Aim: Once the pictures are set aside, transcribe the remaining data exactly.

Image and question records:
╔══

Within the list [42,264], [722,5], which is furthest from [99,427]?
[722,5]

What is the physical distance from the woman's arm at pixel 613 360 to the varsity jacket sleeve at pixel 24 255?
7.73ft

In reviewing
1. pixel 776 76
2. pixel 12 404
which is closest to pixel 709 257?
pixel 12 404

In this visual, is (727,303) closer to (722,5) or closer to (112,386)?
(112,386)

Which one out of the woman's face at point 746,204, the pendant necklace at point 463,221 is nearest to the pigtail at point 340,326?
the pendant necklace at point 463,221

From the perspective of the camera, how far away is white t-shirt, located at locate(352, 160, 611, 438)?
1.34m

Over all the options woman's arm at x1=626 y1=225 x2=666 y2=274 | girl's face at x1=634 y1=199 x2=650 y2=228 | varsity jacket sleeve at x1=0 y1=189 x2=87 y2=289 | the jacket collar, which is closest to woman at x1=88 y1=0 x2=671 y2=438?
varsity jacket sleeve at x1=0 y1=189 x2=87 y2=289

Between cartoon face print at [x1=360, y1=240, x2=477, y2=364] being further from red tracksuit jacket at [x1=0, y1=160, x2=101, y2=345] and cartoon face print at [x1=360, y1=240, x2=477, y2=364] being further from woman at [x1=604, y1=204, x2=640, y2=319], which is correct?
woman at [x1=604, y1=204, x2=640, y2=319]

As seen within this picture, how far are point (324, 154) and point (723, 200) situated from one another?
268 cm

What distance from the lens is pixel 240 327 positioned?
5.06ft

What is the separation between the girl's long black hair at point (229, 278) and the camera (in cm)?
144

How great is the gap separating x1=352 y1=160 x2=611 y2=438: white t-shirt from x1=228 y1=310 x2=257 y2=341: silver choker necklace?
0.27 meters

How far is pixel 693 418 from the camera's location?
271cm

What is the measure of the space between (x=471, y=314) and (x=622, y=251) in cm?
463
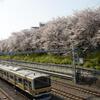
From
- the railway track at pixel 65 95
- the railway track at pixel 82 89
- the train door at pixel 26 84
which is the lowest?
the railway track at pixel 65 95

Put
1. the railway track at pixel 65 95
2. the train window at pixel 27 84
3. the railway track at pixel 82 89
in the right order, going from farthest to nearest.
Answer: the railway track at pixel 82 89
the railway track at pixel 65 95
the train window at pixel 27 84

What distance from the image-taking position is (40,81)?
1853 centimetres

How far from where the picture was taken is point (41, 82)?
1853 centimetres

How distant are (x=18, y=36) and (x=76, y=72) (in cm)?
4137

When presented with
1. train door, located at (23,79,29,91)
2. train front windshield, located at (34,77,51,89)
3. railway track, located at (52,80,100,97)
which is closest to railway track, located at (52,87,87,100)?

╚══

Solution:
Within the list [42,264], [722,5], which is furthest from [99,427]?
[722,5]

What is the physical distance from the woman's arm at pixel 613 360 to the varsity jacket sleeve at pixel 24 255?
7.73ft

In reviewing
1. pixel 776 76
2. pixel 12 404
which is closest to pixel 709 257?
pixel 12 404

In this visual, is (727,303) closer to (722,5) or closer to (112,386)?
(112,386)

Which one out of the woman's face at point 746,204, the pendant necklace at point 463,221 is nearest to the pigtail at point 340,326?
the pendant necklace at point 463,221

From the perspective of the camera, how far away is white t-shirt, located at locate(352, 160, 611, 438)?
1.34m

Over all the options woman's arm at x1=626 y1=225 x2=666 y2=274 | girl's face at x1=634 y1=199 x2=650 y2=228 | varsity jacket sleeve at x1=0 y1=189 x2=87 y2=289 | the jacket collar, which is closest to woman at x1=88 y1=0 x2=671 y2=438?
varsity jacket sleeve at x1=0 y1=189 x2=87 y2=289

Between cartoon face print at [x1=360, y1=240, x2=477, y2=364] being further from red tracksuit jacket at [x1=0, y1=160, x2=101, y2=345] and cartoon face print at [x1=360, y1=240, x2=477, y2=364] being further from woman at [x1=604, y1=204, x2=640, y2=319], which is correct?
woman at [x1=604, y1=204, x2=640, y2=319]

As seen within this picture, how far are point (324, 154) and point (723, 200) situated from one another?
268 cm

What distance from the lens is pixel 240 327 positioned?
5.06ft

What is the separation between the girl's long black hair at point (229, 278) and the camera (in cm)?
144

How great is the gap separating x1=352 y1=160 x2=611 y2=438: white t-shirt from x1=228 y1=310 x2=257 y2=341: silver choker necklace?
0.27 meters

How far is pixel 693 418 from the camera's location?
271cm

What is the measure of the space between (x=471, y=314) and (x=622, y=251) in cm?
463
From
- the railway track at pixel 65 95
- the railway track at pixel 82 89
- the train door at pixel 26 84
which is the lowest?
the railway track at pixel 65 95

Put
1. the railway track at pixel 65 95
2. the train window at pixel 27 84
3. the railway track at pixel 82 89
in the right order, going from farthest to nearest.
Answer: the railway track at pixel 82 89
the railway track at pixel 65 95
the train window at pixel 27 84

What distance from the image-taking position is (40,81)?
1853 centimetres

How far from where the picture was taken is point (41, 82)?
1853 centimetres

How distant are (x=18, y=36) and (x=76, y=72) (in cm)?
4137

When presented with
1. train door, located at (23,79,29,91)
2. train front windshield, located at (34,77,51,89)
3. railway track, located at (52,80,100,97)
which is closest to railway track, located at (52,87,87,100)?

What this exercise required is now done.